On the other hand, the two operators $$L_+$$ and $$L_-$$, defined as

$$L_\pm=L_x\pm iL_y$$

are then represented by

$$L_-\stackrel{\cdot}{=}\hbar\left(\begin{array}{ccccc} 0 & 2 & 0 & 0 & 0\\ 0 & 0 & \sqrt6 & 0 & 0\\ 0 & 0 & 0 & \sqrt6 & 0\\ 0 & 0 & 0 & 0 & 2\\ 0 & 0 & 0 & 0 & 0\\ \end{array}\right),\quad L_+\stackrel{\cdot}{=}\hbar\left(\begin{array}{ccccc} 0 & 0 & 0 & 0 & 0\\ 2 & 0 & 0 & 0 & 0\\ 0 & \sqrt6 & 0 & 0 & 0\\ 0 & 0 & \sqrt6 & 0 & 0\\ 0 & 0 & 0 & 2 & 0\\ \end{array}\right)$$

So, inverting the definition, $$L_x=\frac12(L_++L_-)$$ and $$L_y=\frac12(L_++L_-)$$, one can build the matrices corresponding to

$$\hat O_1 =\frac35 L_x-\frac45 L_y$$

and

$$\hat O_2 = 2L_x-6L_y + 3L_z$$

and calculate the eigenvalues by merely cranking the math, either:

• manually;
• using some software;
• using some trick that I'm not able to see now;

Short answer: the eigenvalue is: $$\qquad l\cdot(l+1) \hbar \qquad$$ Consequently, you'll get $$2\cdot3\hbar=6\hbar$$.

$$J$$ is (sometimes) angular momentum in general.
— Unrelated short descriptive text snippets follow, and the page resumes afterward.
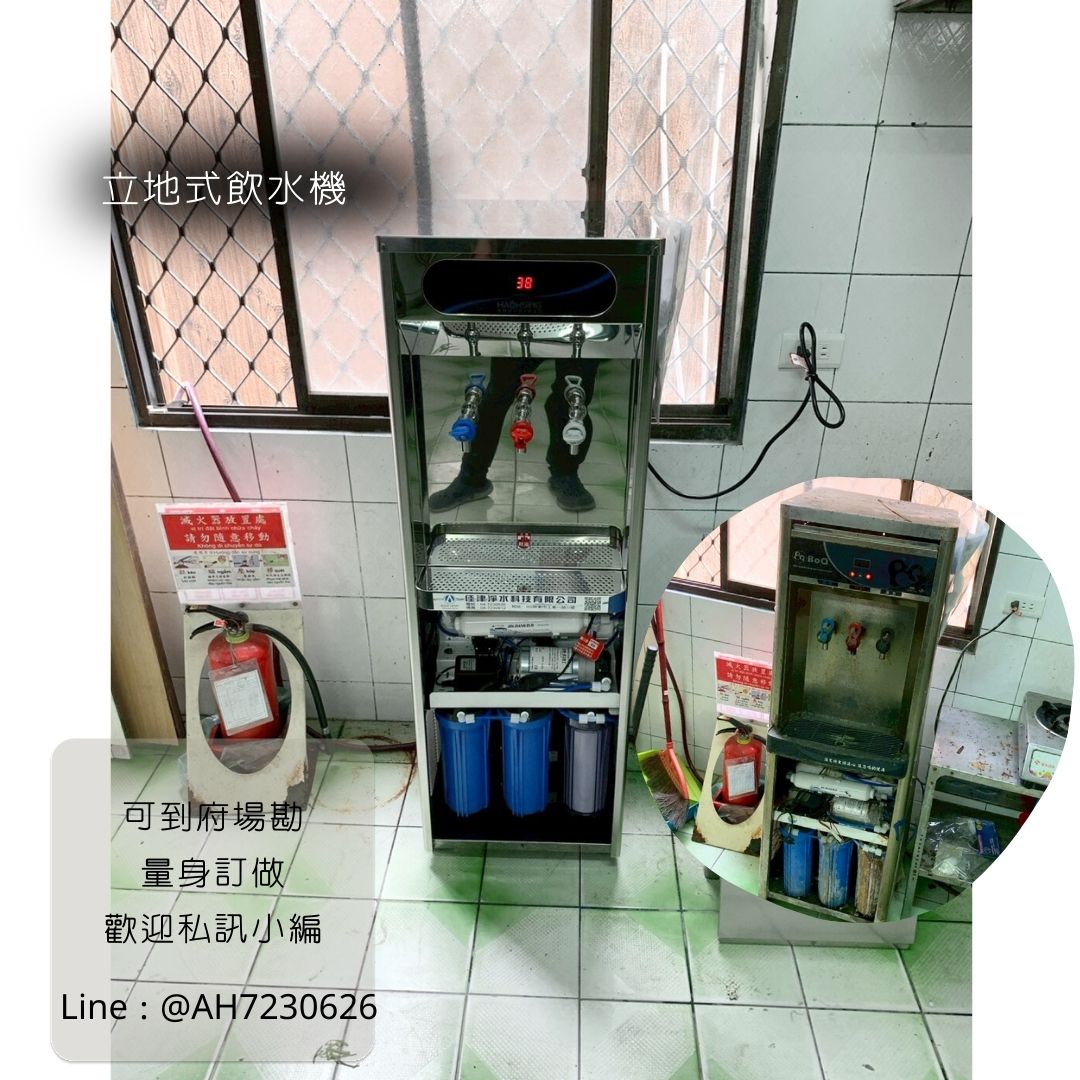 【工廠飲水設備升級✨】 感謝貴客戶選擇將舊款立地式飲水機汰舊換新，讓同仁日常飲水更安心！ 📌 立地式飲水機好處 ✔️大容量設計，適合多人使用 ✔️隨時提供冷、溫、熱水，方便又快速 ✔️外型俐落，空間擺放整齊美觀 ✔️免煮水，過濾乾淨好放心 💧好的飲水環境，就是健康的基礎！ 選擇佳津淨水科技有限公司 讓您的家庭生活更加舒適 #佳津淨水科技有限公司 一條龍服務 生產-場勘-安裝-保養-維修 ---------------------------------------------- 佳津淨水科技有限公司 | Add | 屏東縣屏東市自由路354-5號 | TEL | 08-7352077 | Add | 屏東縣屏東市工業一路10號 | TEL | 08-7230626 | F B | 佳津淨水科技有限公司 | I G | aqua_heartt | L I N E | @ah7230626 (要+@） 網站 https://aquaheart.com.tw 加 LINE 諮詢 https://lin.ee/GEBdX9F #喝水也要挑 #用好水過好生活 #RO純水 #RO淨水器 #辦公用品首選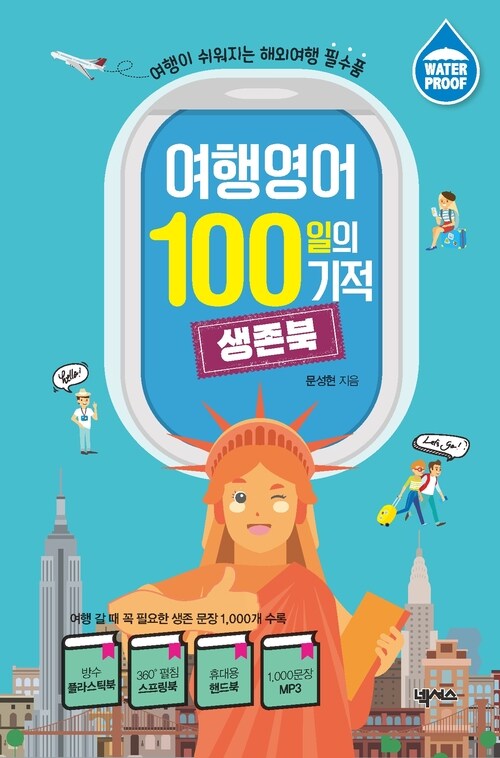 여행영어 100일의 기적 생존북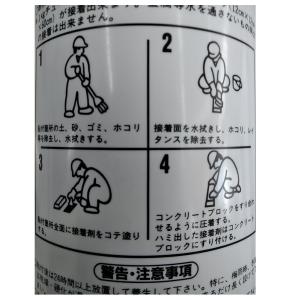 【ケースでお得!】ナルシルバーNeo 接着剤 ...の詳細画像2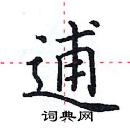 田英章寫的硬筆楷書逋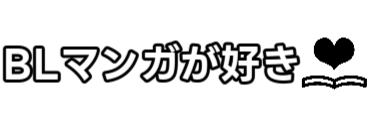 BLマンガが好き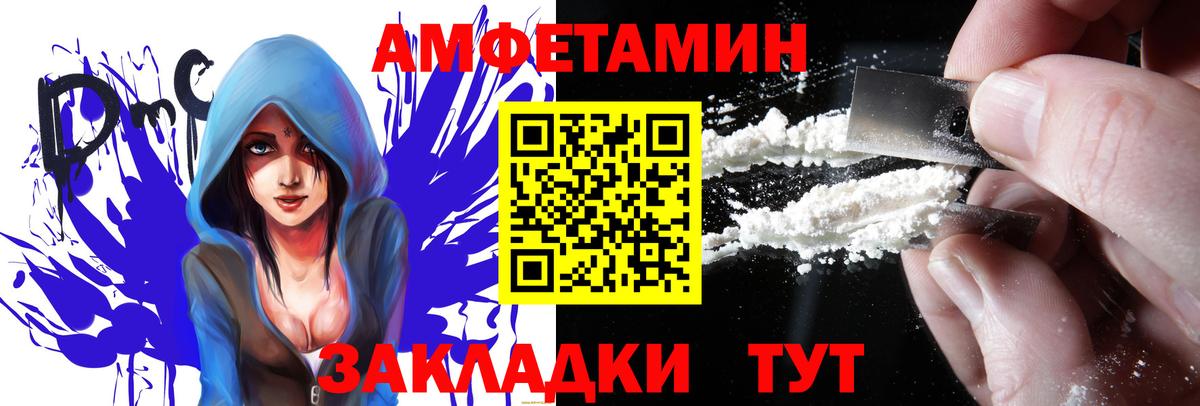Амфетамин 97%  Вход с VPN  АМФЕТАМИН  Артёмовский 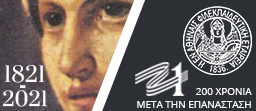 historybanner8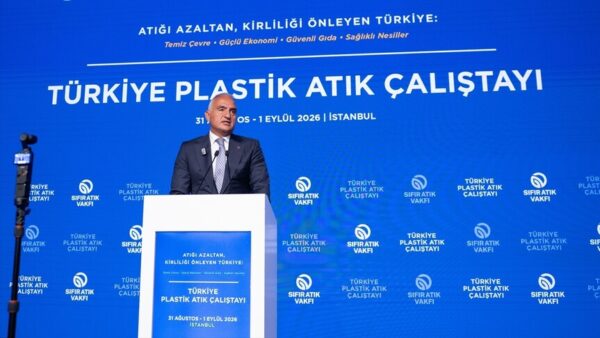 Bulgaristan Türkiye'de Google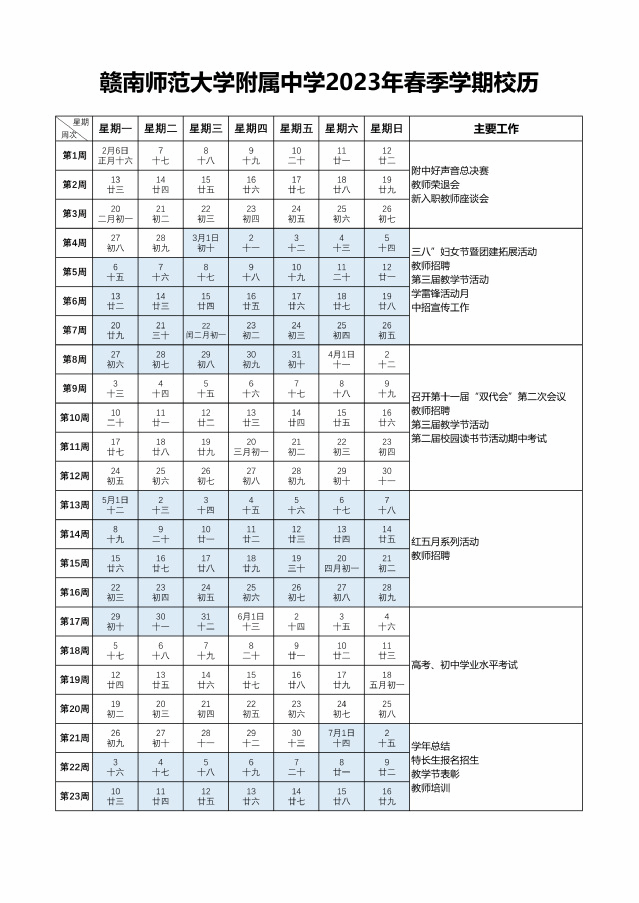 赣南师范大学附属中学2023年春季学期校历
If your concrete angular momentum is $$L$$, then replace $$j$$ by $$l$$.

But this is only when $$J$$ is used to denote "angular momentum in general". $$J$$ is usually "total angular momentum" (sum of all angular momenta), which would not be the same anymore.